Let us first look at a few assumptions and a few facts. America, the democratic world power, is currently governed by a narcissistic president — a man seen to be vulgar, uneducated, and with a volatile character who lacks any sense whatsoever for institutions. Half of Americans and three quarters of Europeans have no respect for him.
And yet, whether by accident, thanks to good advisers or a keen instinct, this president has managed to make some correct decisions. He lowered taxes to stabilize the US economy, withdrew from the Iran nuclear deal, supported Israel, increased pressure on Europe to show more solidarity in NATO funding, and pressured the dysfunctional WHO.
China, on the other hand, the non-democratic world power, is currently controlled by a president with a measured vanity — a man who is supposedly sensitive, highly educated and cultivated, a personality who thinks and acts with a highly consistent and long-term perspective demonstrating great sensibility for the interests of China's unitary state.
And because Xi Jinping is said to look a little like Winnie the Pooh, the bear from the eponymous children's book, Chinese censorship forbids the use of either the name or the image of Winnie Pooh. Anyone who explicitly criticizes the government is punished.
Xi Jinping has been General Secretary of the Chinese Communist Party and Chairman of the Central Military Commission since 2012, and President of the People's Republic of China since 2013. In 2018, he lifted all limitations on his term of office, meaning he could continue to rule China for life.
He is a politician who, more than anything else, has continued and accelerated the economic reforms that were first introduced by Deng Xiaoping in the 1970s and reached new dimensions under Jiang Zemin. And thanks to tightened digital surveillance, he has been able to push China towards a position of global dominance as part of a seemingly friendly and peaceful international expansion.
The key date of this strategy is December 11, 2001, when China was accepted as a full member of the WTO following 15 years of negotiations. A great decision for China. But perhaps the biggest mistake made in recent history by the western market economies.

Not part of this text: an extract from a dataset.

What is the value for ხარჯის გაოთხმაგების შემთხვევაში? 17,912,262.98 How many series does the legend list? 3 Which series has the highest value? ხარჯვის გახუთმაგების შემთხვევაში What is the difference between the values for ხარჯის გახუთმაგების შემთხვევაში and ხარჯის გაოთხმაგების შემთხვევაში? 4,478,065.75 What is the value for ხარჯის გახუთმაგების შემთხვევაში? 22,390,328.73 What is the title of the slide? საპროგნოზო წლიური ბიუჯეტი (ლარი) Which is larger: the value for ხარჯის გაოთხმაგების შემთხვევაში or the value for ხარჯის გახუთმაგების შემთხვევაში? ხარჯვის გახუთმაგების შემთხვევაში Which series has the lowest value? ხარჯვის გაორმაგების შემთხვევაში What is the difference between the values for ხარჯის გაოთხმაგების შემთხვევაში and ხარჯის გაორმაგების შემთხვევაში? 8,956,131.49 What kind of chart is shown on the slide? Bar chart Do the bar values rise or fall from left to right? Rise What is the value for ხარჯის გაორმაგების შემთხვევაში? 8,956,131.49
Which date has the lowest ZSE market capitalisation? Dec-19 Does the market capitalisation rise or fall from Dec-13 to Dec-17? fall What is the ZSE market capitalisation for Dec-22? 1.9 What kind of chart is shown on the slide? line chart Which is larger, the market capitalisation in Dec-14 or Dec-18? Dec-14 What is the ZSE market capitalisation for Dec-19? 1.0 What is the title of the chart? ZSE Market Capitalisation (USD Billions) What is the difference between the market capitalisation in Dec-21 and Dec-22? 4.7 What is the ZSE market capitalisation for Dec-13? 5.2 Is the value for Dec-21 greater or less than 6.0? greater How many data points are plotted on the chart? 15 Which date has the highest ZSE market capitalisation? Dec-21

Since then, the US's share in the gross world product (GWP) dropped from 20.18% in 2001 to 15.03% (2019). Europe's share dropped from 23.5% to 16.05%, a drop of 7.45 percentage points in less than two decades. While China's share increased from 7.84% to 19.24% in the same period, with an average annual growth rate of around 9%.
The big mistake was to expose democratic market economies to a non-democratic state capitalism that exploits easier trading and competitive conditions without subjecting itself to the same rules. Asymmetry instead of reciprocity was the result.
The process of "change through trade" actually did take place. However, not quite in the way expected by the West. China has become even more authoritarian and economically stronger, while the West has become weaker.
What is our conclusion from all this? America has clearly decided to pursue a policy of 'decoupling' from China. If Europe does not want to see its freedom subverted by Beijing, it must decide which of the two countries to ally with, and it must do so soon.